* The problem *
Tally the lines below containing the word "United" and give that total alone.

(The data begins)

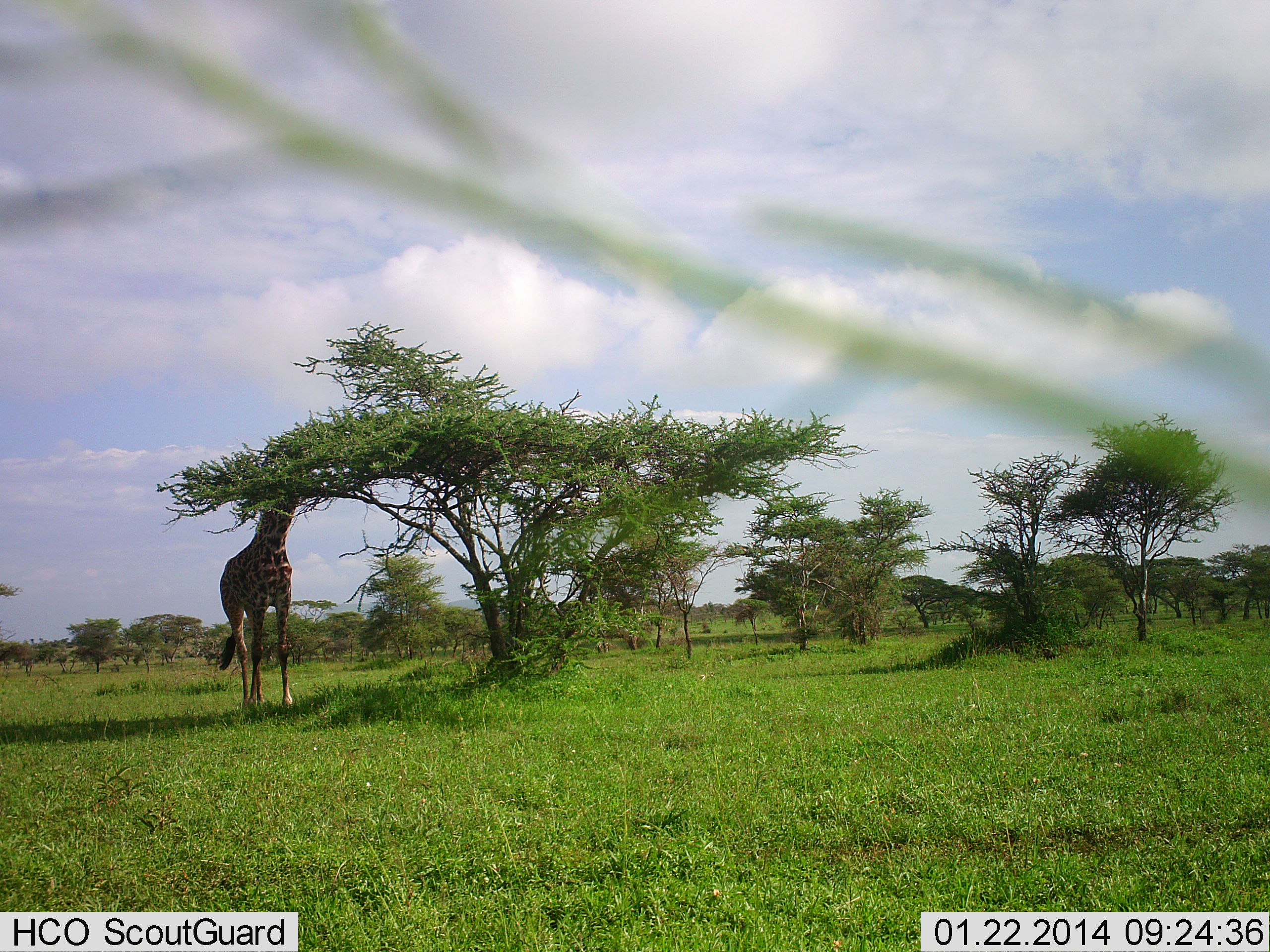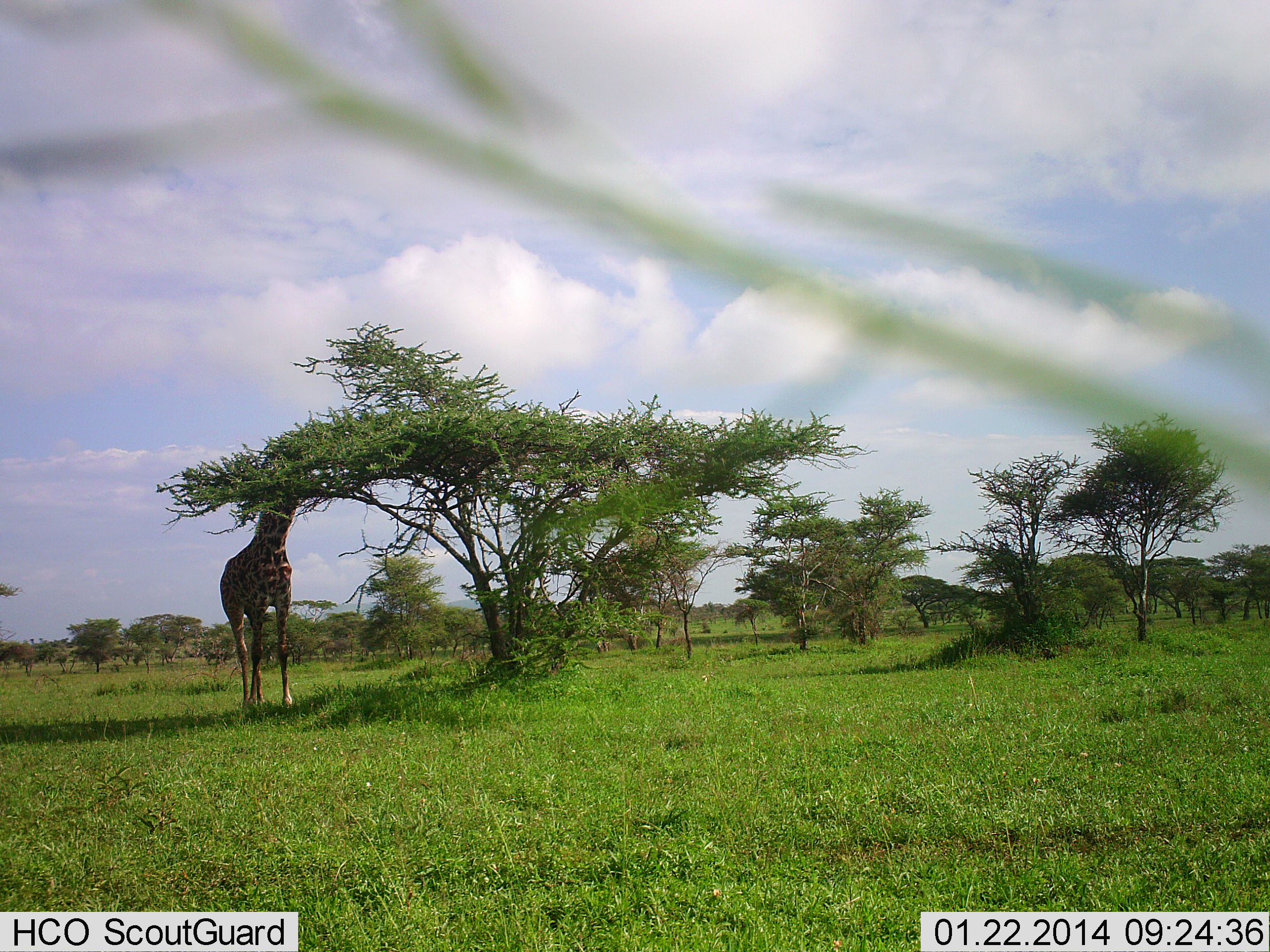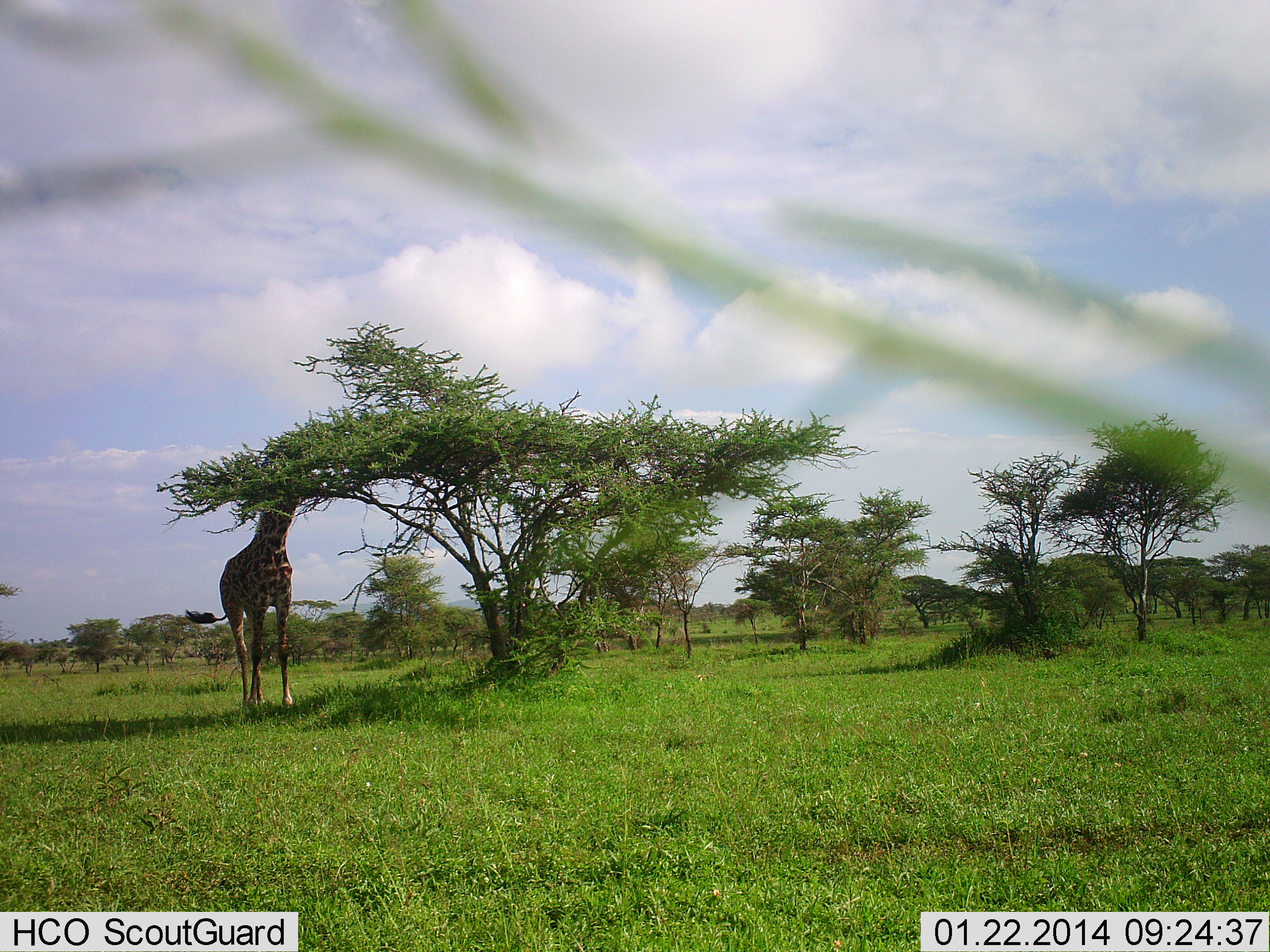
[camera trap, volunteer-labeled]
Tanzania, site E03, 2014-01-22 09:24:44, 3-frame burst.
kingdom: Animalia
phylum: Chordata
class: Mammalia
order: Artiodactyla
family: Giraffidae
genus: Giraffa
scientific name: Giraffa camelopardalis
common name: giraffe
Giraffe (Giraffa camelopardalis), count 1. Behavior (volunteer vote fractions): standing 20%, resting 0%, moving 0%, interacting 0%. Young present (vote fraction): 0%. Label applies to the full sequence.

(The data ends)
(The data begins)

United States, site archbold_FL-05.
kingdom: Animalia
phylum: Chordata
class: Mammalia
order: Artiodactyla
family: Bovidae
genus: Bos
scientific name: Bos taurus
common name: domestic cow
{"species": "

(The data ends)
(The data begins)

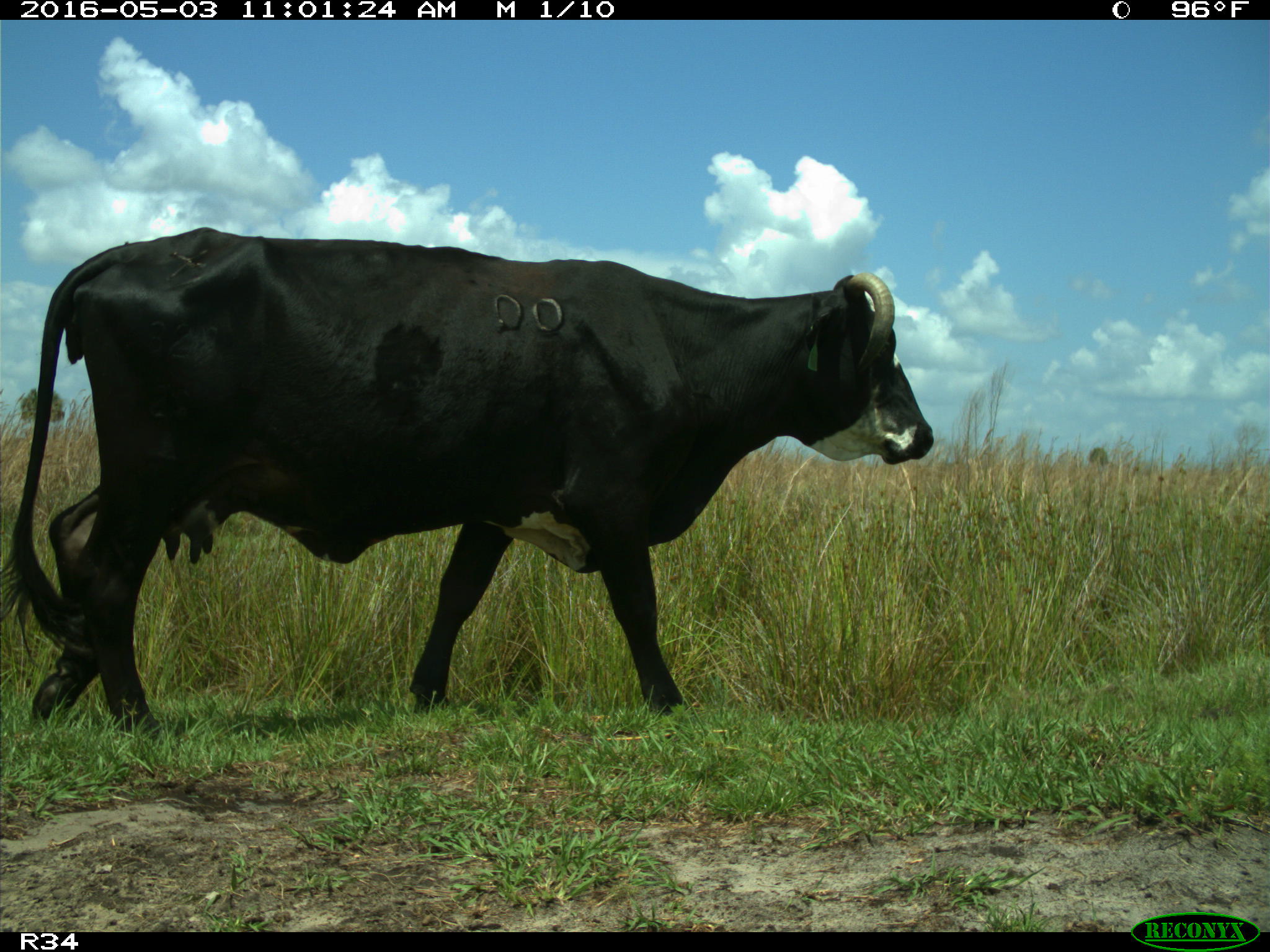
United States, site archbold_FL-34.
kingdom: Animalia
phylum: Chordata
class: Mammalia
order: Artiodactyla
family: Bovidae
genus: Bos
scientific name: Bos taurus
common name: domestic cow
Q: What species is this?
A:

(The data ends)

* Response to the exercise *
2